[Saved entries]
-=-=-=-=-

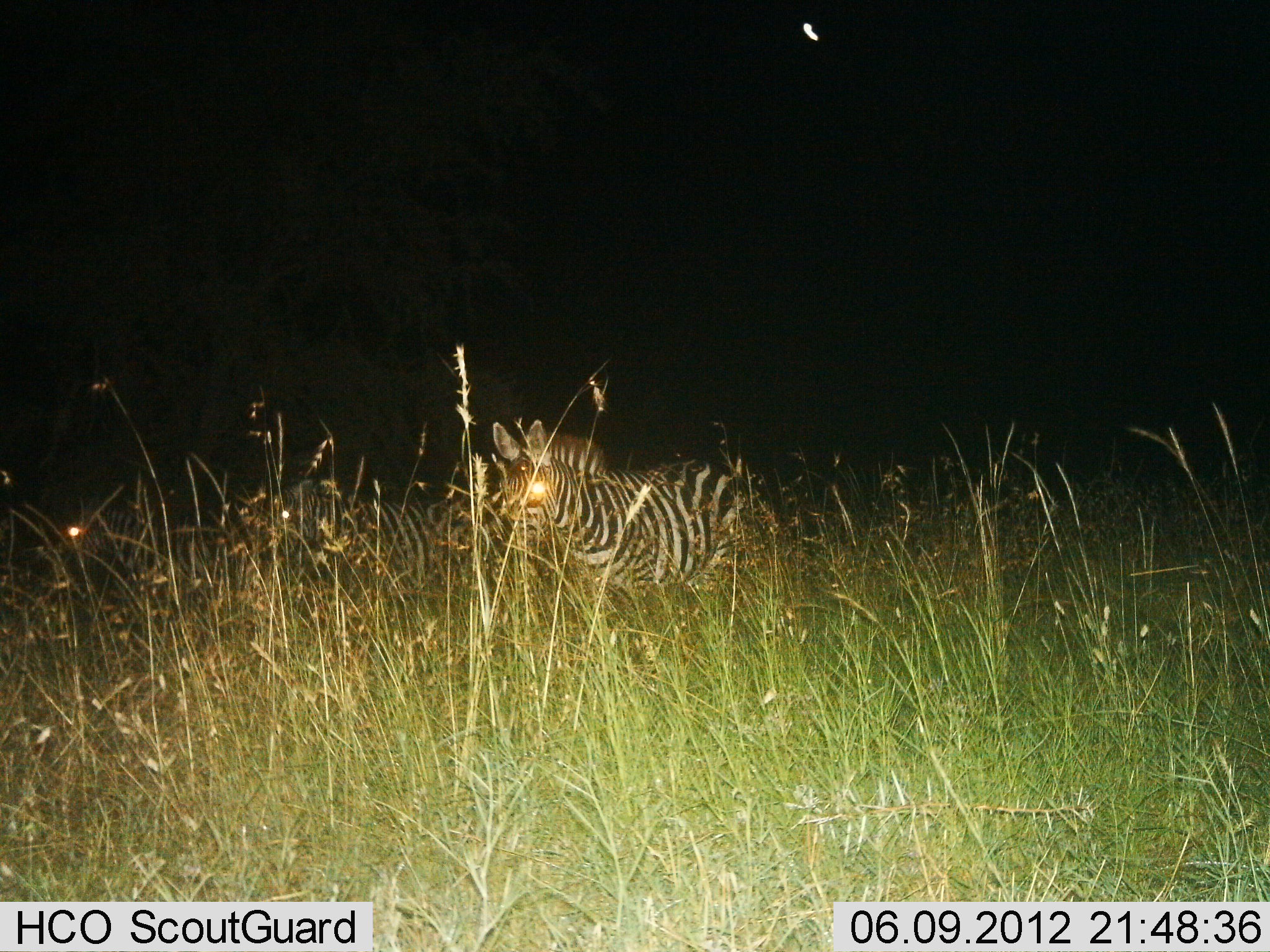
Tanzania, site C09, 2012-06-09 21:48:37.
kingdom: Animalia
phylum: Chordata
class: Mammalia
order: Perissodactyla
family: Equidae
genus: Equus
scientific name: Equus quagga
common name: plains zebra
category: zebra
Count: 3.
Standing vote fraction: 91%.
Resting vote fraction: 0%.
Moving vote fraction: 9%.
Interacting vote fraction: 0%.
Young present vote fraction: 9%.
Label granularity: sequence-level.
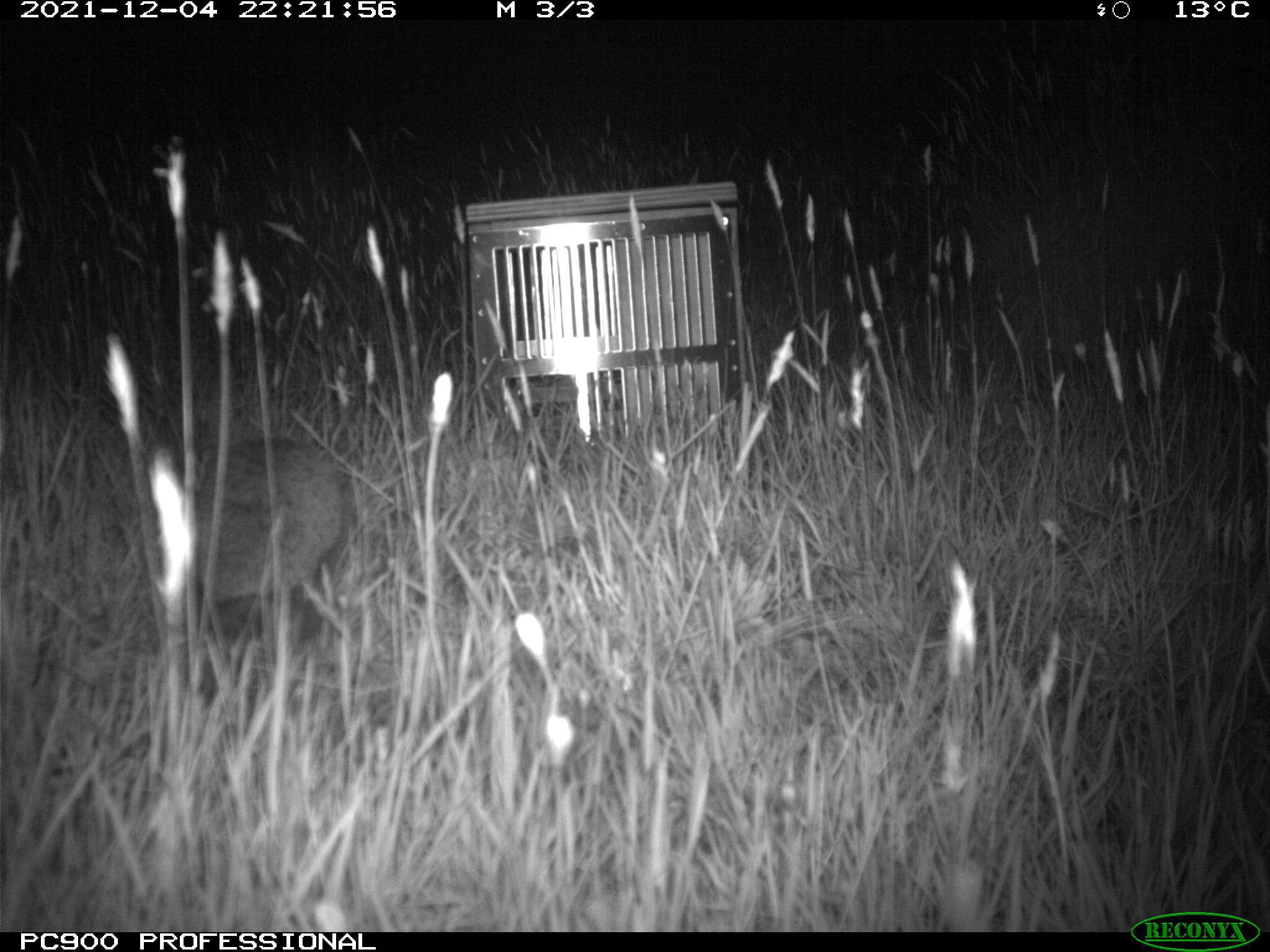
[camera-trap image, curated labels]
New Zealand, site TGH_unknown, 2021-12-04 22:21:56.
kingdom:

-=-=-=-=-

Give back exactly the lines from the line with "Young present vote fraction: 9%." through the end of the records, both included; keep all pictures out.

Young present vote fraction: 9%.
Label granularity: sequence-level.
[camera-trap image, curated labels]
New Zealand, site TGH_unknown, 2021-12-04 22:21:56.
kingdom:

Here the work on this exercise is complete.